Dat betekent voor een organisatie dat alle medewerkers, van hoog tot laag, minimaal enige scholing op het gebied van conflictvaardigheid nodig hebben.[6] Ze moeten op de hoogte zijn van de wijze waarop conflicten escaleren, omgaan met emoties van zichzelf en van anderen en enige onderhandelingskennis hebben. Dat voorkomt ook conflictverzuim en stress en draagt bij aan het gelukkiger zijn van iedereen die in de organisatie werkzaam is.
Leidinggevenden moeten daarnaast beschikken over conflictcoachingsvaardigheden om te voorkomen dat conflicten in de winstfase doorslaan naar de strijd- en verliesfase. Ook zijn deze kwaliteiten nodig om hun medewerkers te helpen verder te ontwikkelen.
Uiteindelijk ontstaat een conflictvriendelijke organisatie[7], waarbij conflicten benut worden als leermomenten en bijdragen aan het innovatievermogen en de continuïteit van de organisatie.

3. systematische aanpak

Vooral in grote en meer bureaucratische organisaties is het van belang om een adequaat integraal conflictmanagementsysteem (ICMS) te realiseren[8]. De Merlijn Groep is actief in organisaties waar zowel interne als externe coaches, vertrouwenspersonen, klachtenfunctionarissen of -commissies, bedrijfsmaatschappelijk werk en andere hulppersonen ter beschikking staan. Vaak is het overzicht zoek, welke professional bij welke vraag ingezet kan worden voor het beste resultaat.  Pas als daar een duidelijk overzicht van is, dan kunnen we  spreken van een ICMS, een integraal conflict management systeem.
Het effect van een dergelijk systeem moet met name gezocht worden in het realiseren van een cultuur waarin managers en medewerkers in staat zijn, al dan niet met hulp van derden, om hun verschillen van inzicht constructief te adresseren, zowel binnen de organisatie (denk daarbij bijvoorbeeld aan medewerkers, teams, medezeggenschap, RvB en RvC) als met betrokkenen buiten de organisatie (denk daarbij bijvoorbeeld aan business partners, klanten, overheid, lokale belangen verenigingen, vakbonden, toezichthouders en andere externe betrokkenen)[9].
Met de realisatie van een dergelijke cultuur kun je spreken van een conflictbestendige organisatie.
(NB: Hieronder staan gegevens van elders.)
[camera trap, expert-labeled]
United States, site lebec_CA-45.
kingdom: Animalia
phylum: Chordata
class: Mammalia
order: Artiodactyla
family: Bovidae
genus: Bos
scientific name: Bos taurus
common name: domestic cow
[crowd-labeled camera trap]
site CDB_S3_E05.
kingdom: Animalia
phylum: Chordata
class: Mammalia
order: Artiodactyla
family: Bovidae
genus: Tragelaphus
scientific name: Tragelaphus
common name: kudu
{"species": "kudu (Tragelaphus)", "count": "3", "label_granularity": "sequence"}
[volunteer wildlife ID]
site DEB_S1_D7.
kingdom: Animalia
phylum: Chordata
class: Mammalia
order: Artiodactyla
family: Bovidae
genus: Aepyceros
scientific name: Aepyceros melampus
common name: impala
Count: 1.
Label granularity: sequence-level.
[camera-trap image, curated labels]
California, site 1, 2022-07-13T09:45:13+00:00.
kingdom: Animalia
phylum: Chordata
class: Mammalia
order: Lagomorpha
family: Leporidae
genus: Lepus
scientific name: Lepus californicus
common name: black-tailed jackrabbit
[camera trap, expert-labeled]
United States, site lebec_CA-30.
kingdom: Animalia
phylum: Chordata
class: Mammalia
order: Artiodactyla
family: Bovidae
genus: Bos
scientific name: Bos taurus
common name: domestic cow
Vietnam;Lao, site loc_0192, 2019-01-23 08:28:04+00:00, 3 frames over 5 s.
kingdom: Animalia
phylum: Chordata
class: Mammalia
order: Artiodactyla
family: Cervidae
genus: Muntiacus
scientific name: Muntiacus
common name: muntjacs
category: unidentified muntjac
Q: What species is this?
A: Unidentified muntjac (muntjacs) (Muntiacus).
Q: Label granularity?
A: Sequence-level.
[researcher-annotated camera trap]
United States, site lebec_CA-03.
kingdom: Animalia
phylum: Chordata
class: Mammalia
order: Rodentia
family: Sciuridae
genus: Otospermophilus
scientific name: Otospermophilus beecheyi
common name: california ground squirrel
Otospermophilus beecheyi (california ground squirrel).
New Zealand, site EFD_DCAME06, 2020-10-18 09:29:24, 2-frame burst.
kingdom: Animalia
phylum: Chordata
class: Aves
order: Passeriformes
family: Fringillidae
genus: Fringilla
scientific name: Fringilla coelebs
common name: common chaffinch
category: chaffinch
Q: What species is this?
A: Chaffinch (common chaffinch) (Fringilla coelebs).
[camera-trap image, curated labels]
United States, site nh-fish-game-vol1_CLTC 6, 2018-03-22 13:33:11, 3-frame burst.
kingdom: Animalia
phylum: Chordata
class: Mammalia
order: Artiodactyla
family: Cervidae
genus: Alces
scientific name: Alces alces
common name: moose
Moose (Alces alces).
Een conflictmanagementsysteem is, als het goed is, de maatwerk-resultante van de organisatorische waardering van het conflict.

3.1 Strategisch niveau

Een conflictmanagement systeem is van invloed op de verhouding van de organisatie tot de betrokkenen (stakeholders) als op de onderlinge verhoudingen. Dit betekent dat de missie, visie en waarden van de organisatie moeten worden aangevuld met een antwoord op de vraag: “Hoe wordt er binnen de organisatie omgegaan met de verscheidenheid van opvattingen en uiteenlopende belangen?”.  Deze visie dient vertaald te worden naar tactisch en operationeel niveau. Zonder een visie op de omgang met conflicten kan een organisatie geen adequaat beleid ontwikkelen en implementeren. Uit diverse onderzoeken is gebleken dat het slecht managen van conflicten een organisatie op hoge kosten kan jagen, terwijl een passende omgang met conflicten juist winst oplevert.[10]

3.2 Tactisch niveau

De volgende stap is het vertalen van het strategisch kader naar de verschillende (functionele) onderdelen van de organisatie.  Per organisatieonderdeel kunnen de belangen variëren. Waar de salesafdeling baat heeft bij goede en snelle klantenservice zal een ontwikkelafdeling juist belang hebben bij ruimte voor onderzoek en het formuleren van kwaliteitseisen. De uitdaging is om de afgeleide belangen per organisatieonderdeel in kaart te brengen, te honoreren, waarbij de consistentie over de hele organisatie bewaard blijft. Want alleen consistent uitgedragen beleid leidt tot implementatie en uitvoering én tot vertrouwen bij de medewerkers[11].
Mogelijke organisatieonderdelen en mogelijke belangen die hierbij om de hoek komen kijken:

  • HR / P&O: HR beleid, industrial relations, diversiteit
  • Operaties: operationele excellence
  • In/verkoop: relatiebeheer, verwachtingsmanagement
  • R&D / ontwikkeling: innovatie, co-creatie
  • Compliance/juridische afdeling: effectiviteit klachtenprocedures /helderheid van juridische afspraken
  • Risk management: lange termijn waarde creatie. Hoe in een organisatie adequaat omgegaan kan worden met verschil van inzichten en conflicten is afhankelijk van de doelstelling van de organisatie en de functie van de afdelingen en de teams en dient dan ook per organisatorische eenheid te worden vastgesteld.
     

3.3 Operationeel niveau

The proof of the pudding is in eating it. Dat gebeurt met name op operationeel niveau. Beleidsdocumenten vormen de basis voor de definiëring en formulering van processen, procedures, training, monitoring systems en het uitrollen en inzetten van het instrumentarium.  De omvang en mate van bureaucratisering binnen de organisatie zijn daarbij bepalend voor de vraag hoe zwaar een ICMS aangezet moet worden. Meer dan belangrijk is hierbij een duidelijke beschrijving van de mogelijk in te zetten hulptroepen en wat van hen verwacht kan worden in welke situatie.
Een adequate omgang met conflicten zal slechts weerklank vinden, als alle leidinggevenden hierin een voorbeeldfunctie vervullen, zowel als (conflictvaardig) persoon als in hun rol als coachend leider. Aanspreken op gedrag, proper feedback geven, luisteren en vertrouwen op de volwassenheid van medewerkers zijn belangrijke bouwstenen.
Daarnaast is nazorg een belangrijk onderdeel van het leerproces.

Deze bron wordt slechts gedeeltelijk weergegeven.